* Instruções do exercício:
Por favor, diga quantas linhas das entradas abaixo contêm a palavra "instances". Responda somente com o número.
**********
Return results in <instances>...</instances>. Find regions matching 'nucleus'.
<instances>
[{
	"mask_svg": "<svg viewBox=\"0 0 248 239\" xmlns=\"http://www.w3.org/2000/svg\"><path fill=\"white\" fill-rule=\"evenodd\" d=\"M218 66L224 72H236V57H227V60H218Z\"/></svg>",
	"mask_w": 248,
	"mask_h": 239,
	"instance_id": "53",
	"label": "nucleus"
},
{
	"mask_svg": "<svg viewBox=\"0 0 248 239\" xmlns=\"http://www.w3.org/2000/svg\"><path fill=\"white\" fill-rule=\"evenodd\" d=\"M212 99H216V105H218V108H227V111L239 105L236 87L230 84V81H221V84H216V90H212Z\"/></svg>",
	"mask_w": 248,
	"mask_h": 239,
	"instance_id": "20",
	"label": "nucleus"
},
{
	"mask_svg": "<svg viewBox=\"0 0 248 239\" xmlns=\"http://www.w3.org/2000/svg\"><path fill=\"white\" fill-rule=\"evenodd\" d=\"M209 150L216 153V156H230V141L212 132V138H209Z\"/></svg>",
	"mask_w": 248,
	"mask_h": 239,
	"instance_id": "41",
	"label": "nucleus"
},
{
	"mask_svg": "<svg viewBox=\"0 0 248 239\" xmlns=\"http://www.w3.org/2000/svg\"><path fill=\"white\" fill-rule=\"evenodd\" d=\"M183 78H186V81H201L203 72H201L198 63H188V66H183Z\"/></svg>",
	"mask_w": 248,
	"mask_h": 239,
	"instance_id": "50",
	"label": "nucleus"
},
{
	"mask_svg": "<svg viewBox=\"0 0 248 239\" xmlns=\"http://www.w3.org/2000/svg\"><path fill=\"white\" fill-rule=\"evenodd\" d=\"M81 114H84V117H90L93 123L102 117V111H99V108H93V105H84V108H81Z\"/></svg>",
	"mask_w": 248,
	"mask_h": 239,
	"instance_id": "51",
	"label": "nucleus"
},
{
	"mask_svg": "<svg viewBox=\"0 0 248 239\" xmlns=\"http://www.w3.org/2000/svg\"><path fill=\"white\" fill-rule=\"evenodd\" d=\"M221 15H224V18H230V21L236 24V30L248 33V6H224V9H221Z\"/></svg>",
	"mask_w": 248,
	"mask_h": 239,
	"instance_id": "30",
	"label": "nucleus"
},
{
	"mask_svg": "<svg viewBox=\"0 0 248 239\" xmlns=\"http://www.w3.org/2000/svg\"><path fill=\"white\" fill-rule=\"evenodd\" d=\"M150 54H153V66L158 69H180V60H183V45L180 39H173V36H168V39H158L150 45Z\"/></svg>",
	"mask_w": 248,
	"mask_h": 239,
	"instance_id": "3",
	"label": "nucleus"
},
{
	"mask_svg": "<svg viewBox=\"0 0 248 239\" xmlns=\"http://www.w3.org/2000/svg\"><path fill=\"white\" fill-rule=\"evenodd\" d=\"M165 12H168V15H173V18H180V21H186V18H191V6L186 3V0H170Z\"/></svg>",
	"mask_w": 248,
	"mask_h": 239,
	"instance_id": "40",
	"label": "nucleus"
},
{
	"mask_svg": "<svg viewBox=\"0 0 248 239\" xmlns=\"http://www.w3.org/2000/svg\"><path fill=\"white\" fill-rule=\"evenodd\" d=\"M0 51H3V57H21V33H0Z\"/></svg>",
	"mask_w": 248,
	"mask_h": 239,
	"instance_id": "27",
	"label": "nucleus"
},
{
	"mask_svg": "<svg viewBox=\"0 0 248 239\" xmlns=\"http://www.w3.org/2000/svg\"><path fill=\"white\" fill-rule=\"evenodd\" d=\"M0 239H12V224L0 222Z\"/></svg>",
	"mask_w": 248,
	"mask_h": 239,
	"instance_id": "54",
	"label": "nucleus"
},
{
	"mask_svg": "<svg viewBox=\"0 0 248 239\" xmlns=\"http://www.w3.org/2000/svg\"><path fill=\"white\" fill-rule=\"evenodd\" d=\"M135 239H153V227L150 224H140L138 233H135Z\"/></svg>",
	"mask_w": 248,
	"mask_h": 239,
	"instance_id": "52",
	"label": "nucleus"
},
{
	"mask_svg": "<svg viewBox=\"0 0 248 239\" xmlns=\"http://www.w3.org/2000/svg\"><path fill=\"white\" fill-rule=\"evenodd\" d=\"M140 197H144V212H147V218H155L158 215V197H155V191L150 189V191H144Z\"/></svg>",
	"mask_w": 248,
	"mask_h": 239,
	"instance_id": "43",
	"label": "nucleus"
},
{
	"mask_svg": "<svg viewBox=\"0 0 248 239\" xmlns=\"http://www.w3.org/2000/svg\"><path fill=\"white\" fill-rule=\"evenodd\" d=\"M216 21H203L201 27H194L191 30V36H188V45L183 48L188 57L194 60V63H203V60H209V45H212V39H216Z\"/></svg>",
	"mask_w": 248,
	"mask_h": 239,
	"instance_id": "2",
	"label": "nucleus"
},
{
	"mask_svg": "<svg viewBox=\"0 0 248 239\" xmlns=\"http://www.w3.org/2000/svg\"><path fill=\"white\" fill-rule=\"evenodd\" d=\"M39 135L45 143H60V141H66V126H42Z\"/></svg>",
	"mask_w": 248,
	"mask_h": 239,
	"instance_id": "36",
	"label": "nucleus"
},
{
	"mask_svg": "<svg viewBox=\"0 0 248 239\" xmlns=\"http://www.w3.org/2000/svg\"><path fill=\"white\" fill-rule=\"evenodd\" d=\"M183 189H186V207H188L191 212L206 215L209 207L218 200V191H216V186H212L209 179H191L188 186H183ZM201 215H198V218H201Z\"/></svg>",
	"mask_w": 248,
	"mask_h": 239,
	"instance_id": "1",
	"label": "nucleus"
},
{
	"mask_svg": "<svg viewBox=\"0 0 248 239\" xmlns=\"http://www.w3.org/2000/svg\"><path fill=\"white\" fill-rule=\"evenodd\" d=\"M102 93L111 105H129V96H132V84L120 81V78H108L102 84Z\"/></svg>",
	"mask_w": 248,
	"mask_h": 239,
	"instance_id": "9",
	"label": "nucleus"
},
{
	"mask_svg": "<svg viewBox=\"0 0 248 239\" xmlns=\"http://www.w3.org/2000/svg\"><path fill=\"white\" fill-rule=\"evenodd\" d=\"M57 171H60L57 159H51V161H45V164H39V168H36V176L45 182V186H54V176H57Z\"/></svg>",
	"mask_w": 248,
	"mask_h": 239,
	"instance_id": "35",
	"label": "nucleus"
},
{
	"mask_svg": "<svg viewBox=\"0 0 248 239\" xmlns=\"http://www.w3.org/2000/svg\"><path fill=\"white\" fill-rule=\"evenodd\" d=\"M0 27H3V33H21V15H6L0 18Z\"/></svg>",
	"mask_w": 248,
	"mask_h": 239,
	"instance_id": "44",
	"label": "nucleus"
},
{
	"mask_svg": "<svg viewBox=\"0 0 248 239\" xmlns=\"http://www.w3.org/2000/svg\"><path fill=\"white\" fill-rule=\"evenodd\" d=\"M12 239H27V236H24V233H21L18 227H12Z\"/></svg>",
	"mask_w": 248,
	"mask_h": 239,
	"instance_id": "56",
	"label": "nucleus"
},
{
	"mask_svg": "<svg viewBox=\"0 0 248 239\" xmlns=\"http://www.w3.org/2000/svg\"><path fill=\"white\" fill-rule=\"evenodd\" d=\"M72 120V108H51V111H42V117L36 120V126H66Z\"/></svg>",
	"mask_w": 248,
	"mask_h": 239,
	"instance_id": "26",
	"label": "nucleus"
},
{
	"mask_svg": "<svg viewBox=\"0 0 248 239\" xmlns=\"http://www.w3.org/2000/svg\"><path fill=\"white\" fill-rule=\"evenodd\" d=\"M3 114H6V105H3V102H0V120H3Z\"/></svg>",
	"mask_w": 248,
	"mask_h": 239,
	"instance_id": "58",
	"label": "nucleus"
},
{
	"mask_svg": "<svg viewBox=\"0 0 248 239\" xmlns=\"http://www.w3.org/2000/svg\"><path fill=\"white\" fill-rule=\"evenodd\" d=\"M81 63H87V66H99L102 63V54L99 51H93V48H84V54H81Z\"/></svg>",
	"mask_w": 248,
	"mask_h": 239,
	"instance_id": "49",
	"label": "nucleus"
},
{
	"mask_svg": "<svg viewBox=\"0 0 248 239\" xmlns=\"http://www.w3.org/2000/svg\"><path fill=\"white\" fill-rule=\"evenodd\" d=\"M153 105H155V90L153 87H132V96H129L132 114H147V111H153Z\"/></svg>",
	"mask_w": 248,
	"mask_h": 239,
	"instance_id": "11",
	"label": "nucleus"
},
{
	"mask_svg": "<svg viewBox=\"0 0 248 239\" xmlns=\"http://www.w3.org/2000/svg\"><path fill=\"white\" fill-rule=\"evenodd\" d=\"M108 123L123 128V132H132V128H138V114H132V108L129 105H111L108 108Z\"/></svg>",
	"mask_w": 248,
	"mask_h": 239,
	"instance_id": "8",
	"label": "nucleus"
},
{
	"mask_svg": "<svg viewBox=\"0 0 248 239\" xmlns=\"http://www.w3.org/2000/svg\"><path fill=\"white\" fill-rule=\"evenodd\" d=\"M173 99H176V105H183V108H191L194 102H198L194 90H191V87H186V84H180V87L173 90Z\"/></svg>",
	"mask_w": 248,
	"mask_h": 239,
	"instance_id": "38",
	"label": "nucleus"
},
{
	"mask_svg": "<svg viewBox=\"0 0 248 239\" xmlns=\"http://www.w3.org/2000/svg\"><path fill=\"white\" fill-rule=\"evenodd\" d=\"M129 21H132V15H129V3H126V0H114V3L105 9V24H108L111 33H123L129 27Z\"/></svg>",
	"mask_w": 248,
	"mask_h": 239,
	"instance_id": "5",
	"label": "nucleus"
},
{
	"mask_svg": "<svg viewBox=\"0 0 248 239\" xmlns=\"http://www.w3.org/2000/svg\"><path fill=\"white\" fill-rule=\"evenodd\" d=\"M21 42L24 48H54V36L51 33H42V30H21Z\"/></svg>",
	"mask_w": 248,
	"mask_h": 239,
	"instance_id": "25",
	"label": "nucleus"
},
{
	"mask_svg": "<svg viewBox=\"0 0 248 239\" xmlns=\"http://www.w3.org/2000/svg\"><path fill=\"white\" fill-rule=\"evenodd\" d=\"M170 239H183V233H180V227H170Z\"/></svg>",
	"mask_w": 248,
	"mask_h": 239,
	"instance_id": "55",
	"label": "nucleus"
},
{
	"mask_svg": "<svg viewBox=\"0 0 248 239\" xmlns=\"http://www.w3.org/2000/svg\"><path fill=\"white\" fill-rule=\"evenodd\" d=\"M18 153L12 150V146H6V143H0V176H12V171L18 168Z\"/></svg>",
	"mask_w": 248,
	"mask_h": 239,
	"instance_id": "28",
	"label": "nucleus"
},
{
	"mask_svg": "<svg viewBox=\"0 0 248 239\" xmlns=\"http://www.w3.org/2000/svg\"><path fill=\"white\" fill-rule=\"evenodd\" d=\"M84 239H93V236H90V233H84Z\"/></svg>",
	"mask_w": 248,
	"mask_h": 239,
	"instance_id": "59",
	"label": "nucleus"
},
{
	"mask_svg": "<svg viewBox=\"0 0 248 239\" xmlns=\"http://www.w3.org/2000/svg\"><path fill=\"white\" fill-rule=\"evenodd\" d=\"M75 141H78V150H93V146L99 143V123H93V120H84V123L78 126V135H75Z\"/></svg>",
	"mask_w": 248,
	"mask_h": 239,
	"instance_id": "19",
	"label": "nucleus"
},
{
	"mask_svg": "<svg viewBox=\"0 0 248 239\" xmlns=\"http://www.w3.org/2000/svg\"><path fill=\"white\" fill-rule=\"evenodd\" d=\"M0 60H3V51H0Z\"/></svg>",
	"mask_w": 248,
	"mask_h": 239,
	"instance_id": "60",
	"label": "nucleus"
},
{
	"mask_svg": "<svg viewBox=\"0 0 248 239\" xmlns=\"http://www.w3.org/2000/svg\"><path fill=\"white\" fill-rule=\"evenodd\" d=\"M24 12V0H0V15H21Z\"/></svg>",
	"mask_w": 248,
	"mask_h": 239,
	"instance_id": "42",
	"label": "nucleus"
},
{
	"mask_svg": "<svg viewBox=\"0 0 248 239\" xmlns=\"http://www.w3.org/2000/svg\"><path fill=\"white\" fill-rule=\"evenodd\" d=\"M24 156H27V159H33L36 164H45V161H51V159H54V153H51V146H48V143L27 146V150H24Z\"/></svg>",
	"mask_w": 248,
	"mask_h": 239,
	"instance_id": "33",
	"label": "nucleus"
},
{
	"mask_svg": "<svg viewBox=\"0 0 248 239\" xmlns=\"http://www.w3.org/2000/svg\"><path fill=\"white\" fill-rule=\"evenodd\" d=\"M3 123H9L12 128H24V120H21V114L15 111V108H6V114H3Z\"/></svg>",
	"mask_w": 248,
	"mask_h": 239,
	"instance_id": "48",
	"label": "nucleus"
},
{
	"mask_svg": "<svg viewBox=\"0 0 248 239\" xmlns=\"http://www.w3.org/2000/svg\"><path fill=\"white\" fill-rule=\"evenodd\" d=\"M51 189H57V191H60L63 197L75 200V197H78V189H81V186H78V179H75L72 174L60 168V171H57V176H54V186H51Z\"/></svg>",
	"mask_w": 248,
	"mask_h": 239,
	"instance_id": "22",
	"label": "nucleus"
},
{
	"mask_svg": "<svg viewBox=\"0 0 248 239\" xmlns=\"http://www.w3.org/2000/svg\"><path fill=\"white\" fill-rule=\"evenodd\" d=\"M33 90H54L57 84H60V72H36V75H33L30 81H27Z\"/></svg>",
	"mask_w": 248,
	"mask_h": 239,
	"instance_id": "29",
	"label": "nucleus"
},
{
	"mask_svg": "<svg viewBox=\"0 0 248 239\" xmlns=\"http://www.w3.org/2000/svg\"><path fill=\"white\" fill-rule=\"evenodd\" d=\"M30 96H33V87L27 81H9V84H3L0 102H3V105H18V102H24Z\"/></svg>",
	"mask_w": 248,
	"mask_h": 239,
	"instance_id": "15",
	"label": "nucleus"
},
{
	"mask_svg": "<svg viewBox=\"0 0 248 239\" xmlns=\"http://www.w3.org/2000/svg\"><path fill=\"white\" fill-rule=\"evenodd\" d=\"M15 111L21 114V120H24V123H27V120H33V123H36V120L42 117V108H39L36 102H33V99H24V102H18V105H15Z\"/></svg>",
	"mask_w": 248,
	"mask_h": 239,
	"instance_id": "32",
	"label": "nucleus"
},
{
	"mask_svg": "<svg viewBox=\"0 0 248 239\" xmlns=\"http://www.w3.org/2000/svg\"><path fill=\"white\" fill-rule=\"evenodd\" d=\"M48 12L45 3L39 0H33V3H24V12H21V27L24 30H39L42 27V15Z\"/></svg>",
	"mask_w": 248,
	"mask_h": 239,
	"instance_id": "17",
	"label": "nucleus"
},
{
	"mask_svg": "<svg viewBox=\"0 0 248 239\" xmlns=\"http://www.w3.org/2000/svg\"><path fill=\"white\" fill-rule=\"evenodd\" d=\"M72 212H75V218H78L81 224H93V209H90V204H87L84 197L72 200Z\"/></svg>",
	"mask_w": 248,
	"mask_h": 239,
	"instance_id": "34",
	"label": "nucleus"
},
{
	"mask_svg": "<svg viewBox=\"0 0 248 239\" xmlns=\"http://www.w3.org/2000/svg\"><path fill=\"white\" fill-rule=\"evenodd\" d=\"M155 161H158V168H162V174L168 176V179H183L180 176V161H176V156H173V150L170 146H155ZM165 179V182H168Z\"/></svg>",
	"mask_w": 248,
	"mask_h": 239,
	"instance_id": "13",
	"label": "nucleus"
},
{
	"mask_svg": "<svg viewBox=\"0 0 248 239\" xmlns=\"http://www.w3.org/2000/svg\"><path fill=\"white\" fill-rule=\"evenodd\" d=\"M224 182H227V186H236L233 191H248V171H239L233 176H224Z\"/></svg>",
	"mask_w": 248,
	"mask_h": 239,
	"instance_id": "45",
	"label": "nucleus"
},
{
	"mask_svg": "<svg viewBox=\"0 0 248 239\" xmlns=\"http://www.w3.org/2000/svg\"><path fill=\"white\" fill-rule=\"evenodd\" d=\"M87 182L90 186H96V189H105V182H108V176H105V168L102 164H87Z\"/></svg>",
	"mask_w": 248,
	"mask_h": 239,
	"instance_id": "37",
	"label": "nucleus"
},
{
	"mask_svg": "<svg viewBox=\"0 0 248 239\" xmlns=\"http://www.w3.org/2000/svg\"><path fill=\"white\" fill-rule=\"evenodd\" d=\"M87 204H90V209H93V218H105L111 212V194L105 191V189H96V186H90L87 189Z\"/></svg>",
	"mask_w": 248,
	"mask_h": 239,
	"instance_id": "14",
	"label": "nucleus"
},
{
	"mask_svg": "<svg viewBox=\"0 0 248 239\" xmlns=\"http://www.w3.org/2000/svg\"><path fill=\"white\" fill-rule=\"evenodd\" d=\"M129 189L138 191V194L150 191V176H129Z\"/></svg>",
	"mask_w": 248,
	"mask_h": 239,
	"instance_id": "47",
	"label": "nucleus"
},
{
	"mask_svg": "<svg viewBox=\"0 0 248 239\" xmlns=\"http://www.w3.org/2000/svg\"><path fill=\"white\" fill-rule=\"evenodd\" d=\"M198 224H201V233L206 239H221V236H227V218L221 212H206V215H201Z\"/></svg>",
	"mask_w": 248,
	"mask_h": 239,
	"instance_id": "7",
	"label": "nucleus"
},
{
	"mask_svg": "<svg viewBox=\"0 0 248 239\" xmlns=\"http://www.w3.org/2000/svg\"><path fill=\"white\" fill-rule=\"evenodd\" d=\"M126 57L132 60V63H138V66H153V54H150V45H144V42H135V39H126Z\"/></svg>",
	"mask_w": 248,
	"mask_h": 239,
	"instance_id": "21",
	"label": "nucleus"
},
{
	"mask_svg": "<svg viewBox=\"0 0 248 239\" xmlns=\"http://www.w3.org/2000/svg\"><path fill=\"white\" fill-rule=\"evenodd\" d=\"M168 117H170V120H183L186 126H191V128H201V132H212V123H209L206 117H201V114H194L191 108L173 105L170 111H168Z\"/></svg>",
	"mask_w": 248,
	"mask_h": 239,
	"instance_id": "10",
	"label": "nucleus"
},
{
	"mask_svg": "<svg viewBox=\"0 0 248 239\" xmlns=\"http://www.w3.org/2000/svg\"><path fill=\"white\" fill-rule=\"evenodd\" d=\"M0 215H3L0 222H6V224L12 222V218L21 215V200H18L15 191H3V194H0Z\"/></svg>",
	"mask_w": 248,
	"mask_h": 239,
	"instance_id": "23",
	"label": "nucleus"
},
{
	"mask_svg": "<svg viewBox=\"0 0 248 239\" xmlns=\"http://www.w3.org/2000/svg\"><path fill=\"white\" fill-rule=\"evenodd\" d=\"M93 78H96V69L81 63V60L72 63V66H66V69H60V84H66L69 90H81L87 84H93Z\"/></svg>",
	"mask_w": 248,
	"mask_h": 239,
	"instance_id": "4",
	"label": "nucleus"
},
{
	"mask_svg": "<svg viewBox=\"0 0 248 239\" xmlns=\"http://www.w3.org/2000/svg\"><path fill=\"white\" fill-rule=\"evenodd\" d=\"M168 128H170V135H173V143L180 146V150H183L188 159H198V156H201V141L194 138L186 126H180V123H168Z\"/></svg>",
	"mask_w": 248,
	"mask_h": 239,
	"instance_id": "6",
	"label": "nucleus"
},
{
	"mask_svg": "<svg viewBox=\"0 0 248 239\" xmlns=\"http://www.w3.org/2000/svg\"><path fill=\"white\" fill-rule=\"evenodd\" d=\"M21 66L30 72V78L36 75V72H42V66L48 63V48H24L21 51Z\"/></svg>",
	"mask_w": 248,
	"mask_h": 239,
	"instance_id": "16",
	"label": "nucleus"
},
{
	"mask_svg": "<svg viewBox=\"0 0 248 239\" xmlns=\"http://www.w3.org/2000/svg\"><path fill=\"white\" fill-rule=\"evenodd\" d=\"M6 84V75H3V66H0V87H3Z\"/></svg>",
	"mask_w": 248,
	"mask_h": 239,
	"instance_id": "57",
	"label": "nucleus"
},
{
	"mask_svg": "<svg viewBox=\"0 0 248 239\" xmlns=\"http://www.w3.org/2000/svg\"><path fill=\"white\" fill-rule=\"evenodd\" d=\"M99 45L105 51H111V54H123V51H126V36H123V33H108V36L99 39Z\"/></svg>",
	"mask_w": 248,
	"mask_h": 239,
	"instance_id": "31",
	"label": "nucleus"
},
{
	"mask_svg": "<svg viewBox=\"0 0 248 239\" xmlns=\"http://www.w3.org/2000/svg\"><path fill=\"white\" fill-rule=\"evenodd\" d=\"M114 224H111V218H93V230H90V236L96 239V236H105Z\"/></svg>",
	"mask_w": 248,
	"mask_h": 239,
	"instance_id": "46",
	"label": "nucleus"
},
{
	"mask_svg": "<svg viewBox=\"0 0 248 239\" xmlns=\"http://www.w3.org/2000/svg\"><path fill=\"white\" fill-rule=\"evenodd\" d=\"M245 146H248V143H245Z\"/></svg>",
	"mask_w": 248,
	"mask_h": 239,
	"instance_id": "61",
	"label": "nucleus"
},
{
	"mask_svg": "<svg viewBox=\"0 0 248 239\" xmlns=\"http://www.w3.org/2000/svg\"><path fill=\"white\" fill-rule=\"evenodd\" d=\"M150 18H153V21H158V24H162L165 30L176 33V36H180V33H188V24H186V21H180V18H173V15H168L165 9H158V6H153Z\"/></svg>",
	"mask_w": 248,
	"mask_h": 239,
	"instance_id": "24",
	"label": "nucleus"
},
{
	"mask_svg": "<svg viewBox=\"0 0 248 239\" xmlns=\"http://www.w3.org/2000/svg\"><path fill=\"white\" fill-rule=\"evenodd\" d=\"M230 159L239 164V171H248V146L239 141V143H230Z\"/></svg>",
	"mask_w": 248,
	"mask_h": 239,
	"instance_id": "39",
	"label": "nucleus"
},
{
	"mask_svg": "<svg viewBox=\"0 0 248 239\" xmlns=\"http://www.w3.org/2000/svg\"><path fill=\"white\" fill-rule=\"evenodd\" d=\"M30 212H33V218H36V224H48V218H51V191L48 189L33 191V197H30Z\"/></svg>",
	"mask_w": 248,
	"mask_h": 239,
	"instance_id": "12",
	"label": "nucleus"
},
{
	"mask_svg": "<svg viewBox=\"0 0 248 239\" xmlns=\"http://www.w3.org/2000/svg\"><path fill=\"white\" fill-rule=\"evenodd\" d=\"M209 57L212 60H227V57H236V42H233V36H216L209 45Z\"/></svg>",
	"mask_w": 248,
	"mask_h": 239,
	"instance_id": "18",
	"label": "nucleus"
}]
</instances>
**********
* Resposta escrita:
3